** Start of SELECTED TEXT **

Just how serious were these writers about the Christian purpose of their "verbal inventions"? Let's ask them. Lewis made no secret of his intentions. "Supposing," he once asked himself, reflecting on the nature of God, the sufferings of Christ, and other fundamental Christian truths, "that by casting all these things into an imaginary world, stripping them of their stained-glass and Sunday school associations, one could make them for the first time appear in their real potency. . . ." This, he said, is exactly what he was trying to do in The Chronicles of Narnia.

As for Tolkien, he would have been shocked and angered to hear Tom refer to his work as pagan. "The Lord of the Rings," he wrote in a letter to a friend, "is of course a fundamentally religious and Christian work; unconsciously so at first, but consciously in the revision."

Humphrey Carpenter, author of Tolkien's authorized biography, takes this claim seriously. Tolkien's writings, he says, are "the work of a profoundly religious man." According to Carpenter, God is essential to everything that happens in The Lord of the Rings. Without Him, Middle-earth couldn't exist.

But be forewarned: Evidences of God's presence are not as obvious in Tolkien's work as in Lewis' more allegorical style of writing. They are there, however-firmly embedded in the tales he insisted on calling "inventions about Truth." In fact, if you know what to look for, you may find them popping up everywhere. Here are a few things to keep in mind as you set out on the quest.

"The Story"

First, stay alert to the importance of story. The Lord of the Rings is actually a story of stories-a vast web of histories, legends, tales, and songs in which every character has a crucial role to play. "What a tale we have been in, Mr. Frodo, haven't we?" reflects Sam after a harrowing encounter with their enemies. As a Christian, Tolkien understood that we've been in a tale, too. Like the adventure of his hobbits, he saw the adventure of our lives as part of a story that begins "once upon a time" and moves toward its eventual "ever after"-a tale full of meaning and purpose, composed by the grandest Author of all.

** End of SELECTED TEXT **
** Start of SUPPLIED DATA **

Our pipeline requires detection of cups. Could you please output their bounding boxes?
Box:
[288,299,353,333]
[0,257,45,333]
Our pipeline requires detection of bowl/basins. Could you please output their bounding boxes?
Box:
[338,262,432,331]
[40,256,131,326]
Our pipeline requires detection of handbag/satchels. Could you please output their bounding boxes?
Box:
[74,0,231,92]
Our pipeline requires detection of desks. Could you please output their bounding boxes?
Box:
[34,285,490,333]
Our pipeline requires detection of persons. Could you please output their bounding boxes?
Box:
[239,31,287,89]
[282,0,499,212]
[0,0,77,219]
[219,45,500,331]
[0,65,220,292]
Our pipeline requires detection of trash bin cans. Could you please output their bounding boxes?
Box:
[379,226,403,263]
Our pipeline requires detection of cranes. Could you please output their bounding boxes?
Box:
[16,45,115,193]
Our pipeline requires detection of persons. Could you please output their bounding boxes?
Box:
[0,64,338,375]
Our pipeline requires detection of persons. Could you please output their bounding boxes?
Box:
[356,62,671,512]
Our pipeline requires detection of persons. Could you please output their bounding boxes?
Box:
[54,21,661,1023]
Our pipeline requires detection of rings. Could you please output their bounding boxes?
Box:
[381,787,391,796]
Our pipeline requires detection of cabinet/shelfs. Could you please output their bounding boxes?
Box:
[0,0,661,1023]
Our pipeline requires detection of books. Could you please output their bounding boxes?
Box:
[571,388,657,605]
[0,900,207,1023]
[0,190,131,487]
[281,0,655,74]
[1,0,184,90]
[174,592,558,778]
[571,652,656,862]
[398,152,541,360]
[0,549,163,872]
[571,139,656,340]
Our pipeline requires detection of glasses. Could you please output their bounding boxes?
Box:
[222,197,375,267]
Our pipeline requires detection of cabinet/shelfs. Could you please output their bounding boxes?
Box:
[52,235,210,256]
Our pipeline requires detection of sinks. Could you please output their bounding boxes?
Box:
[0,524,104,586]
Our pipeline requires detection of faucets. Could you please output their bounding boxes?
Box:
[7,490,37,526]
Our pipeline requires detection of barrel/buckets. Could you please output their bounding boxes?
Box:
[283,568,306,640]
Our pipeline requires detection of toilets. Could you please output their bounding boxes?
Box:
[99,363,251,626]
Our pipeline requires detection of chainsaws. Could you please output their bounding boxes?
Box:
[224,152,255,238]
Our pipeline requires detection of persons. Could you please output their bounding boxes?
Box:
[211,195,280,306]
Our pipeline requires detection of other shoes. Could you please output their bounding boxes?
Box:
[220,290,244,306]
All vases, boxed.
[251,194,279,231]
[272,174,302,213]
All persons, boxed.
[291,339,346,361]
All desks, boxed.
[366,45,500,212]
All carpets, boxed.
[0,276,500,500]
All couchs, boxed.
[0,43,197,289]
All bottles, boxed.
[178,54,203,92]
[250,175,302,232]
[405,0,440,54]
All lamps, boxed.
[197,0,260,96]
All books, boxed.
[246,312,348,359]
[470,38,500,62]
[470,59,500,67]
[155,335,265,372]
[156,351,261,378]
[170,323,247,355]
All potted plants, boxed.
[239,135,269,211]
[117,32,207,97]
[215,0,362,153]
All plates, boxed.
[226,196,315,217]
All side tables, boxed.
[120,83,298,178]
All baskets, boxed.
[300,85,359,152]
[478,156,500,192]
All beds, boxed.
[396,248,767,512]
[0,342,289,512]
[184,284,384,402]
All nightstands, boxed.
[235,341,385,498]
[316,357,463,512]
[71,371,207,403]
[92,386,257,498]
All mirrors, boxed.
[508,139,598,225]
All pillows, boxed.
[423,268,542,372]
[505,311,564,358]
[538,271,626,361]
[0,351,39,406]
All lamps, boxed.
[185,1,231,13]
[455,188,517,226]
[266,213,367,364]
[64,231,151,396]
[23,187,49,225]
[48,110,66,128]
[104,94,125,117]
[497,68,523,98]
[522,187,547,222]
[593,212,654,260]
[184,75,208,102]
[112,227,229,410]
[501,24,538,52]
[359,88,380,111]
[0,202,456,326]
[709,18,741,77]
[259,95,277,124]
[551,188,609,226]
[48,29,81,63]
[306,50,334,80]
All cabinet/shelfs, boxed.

** End of SUPPLIED DATA **
** Start of SUPPLIED DATA **

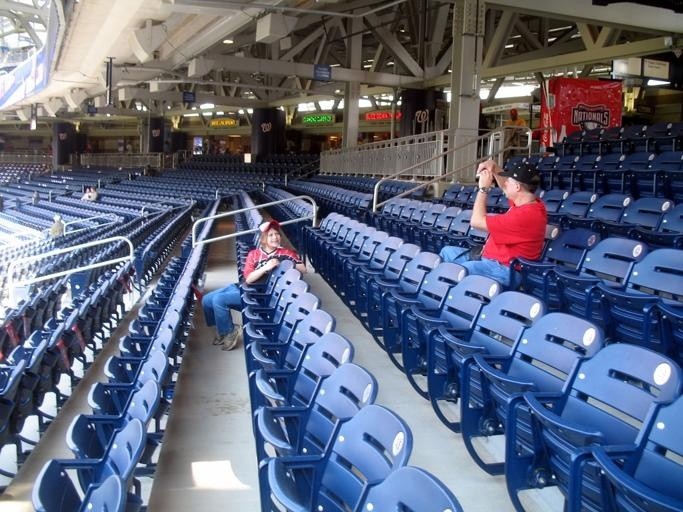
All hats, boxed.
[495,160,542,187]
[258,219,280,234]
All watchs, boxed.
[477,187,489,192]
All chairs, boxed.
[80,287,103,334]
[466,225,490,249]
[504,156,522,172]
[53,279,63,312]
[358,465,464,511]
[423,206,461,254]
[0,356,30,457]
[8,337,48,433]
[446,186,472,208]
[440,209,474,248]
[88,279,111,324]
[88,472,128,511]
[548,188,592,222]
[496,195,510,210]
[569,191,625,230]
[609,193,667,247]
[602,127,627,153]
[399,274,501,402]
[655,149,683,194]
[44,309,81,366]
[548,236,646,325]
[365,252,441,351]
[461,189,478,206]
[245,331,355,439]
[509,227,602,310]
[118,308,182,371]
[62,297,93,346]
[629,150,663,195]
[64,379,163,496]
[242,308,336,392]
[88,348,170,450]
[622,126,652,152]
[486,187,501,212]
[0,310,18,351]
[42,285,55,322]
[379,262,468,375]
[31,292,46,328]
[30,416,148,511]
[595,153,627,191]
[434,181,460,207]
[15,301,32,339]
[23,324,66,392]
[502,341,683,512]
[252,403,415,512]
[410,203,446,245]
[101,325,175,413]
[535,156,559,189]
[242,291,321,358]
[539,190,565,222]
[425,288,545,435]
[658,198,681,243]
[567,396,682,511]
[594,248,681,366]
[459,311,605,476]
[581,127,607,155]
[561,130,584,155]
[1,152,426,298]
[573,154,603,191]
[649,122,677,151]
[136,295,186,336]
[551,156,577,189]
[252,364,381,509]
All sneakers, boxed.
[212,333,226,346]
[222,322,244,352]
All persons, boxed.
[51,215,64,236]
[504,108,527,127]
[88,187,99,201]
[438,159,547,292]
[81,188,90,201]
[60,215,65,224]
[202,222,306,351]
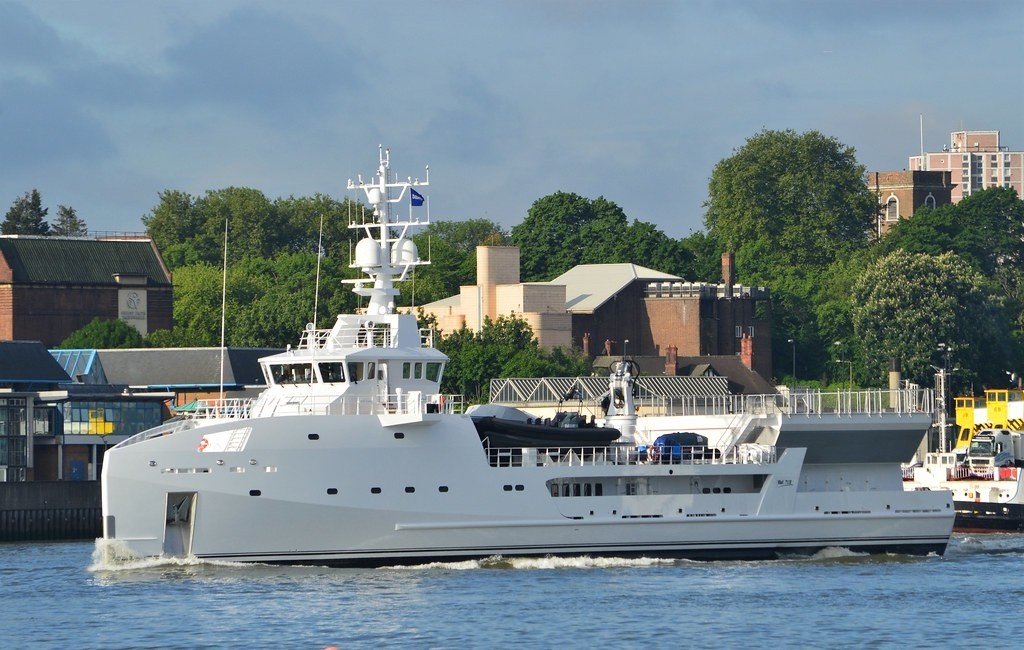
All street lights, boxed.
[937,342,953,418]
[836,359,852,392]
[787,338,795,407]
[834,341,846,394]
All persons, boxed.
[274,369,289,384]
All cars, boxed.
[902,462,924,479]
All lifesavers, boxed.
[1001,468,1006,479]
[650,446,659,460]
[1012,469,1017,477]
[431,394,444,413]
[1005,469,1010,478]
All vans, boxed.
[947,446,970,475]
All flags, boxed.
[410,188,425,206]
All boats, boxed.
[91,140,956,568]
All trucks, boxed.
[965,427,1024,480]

** End of SUPPLIED DATA **

▶ _COMPLETE THE FOLLOWING_:
a - Return everything in the listing from the line containing "All sneakers, boxed." down to the line containing "[947,446,970,475]", with both of those lines included. Leave out the picture lines.
b - Pick up the passage on the Christian side of Tolkien's stories where it stops, and keep writing.
The passage about Tolkien and Lewis and the listing have nothing to do with each other.

▶ _RESULTS_:
a -
All sneakers, boxed.
[212,333,226,346]
[222,322,244,352]
All persons, boxed.
[51,215,64,236]
[504,108,527,127]
[88,187,99,201]
[438,159,547,292]
[81,188,90,201]
[60,215,65,224]
[202,222,306,351]
All street lights, boxed.
[937,342,953,418]
[836,359,852,392]
[787,338,795,407]
[834,341,846,394]
All persons, boxed.
[274,369,289,384]
All cars, boxed.
[902,462,924,479]
All lifesavers, boxed.
[1001,468,1006,479]
[650,446,659,460]
[1012,469,1017,477]
[431,394,444,413]
[1005,469,1010,478]
All vans, boxed.
[947,446,970,475]

b -
The Power of Sin

You'll also want to keep an eye on Gollum, the pitiful, wretched creature who discovered the great Ring-his "Precious"-and kept it for many years in dark places under the earth. So long did he possess and cherish the sinister talisman that he has become the possessed. That's because Tolkien's Ring is an image of the unwholesome, perverting power of evil and self-serving sin-a progressive, growing, encroaching power that starts small and ends big. The apostle James described it like this: "Each one is tempted when, by his own evil desire, he is dragged away and enticed. Then, after desire has conceived, it gives birth to sin; and sin, when it is full-grown, gives birth to death" (James 1:14-15).

Good out of Evil

Notice, too, that Middle-earth is full of battles and conflicts-images of the spiritual war in which we are engaged as Christians: "For our struggle is not against flesh and blood, but against the rulers, against the authorities, against the powers of this dark world" (Ephesians 6:12). We're not talking generic good vs. evil here. The evil in Tolkien's universe is personal. It takes shape as an Enemy who relentlessly hounds and pursues his prey with ill intent: "Be self-controlled and alert. Your enemy the devil prowls around like a roaring lion looking for someone to devour" (1 Peter 5:8).

That's not the end of the story, of course. Because at its deepest level, The Lord of the Rings is also a tale about the sovereignty of God. The God whose love and power are so great that He is able to work all things together for good (Romans 8:28). The God who uses even the Enemy's wicked designs to bring about the ultimate fulfillment of His perfect plan. Within that plan, even Gollum has an indispensable part to play in the saving of Middle-earth. As Tolkien wrote in The Silmarillion, "Evil may yet be good to have been . . . and yet remain evil."2 This is a great mystery and a profound Christian truth.

Small Hands Can Do Great Things...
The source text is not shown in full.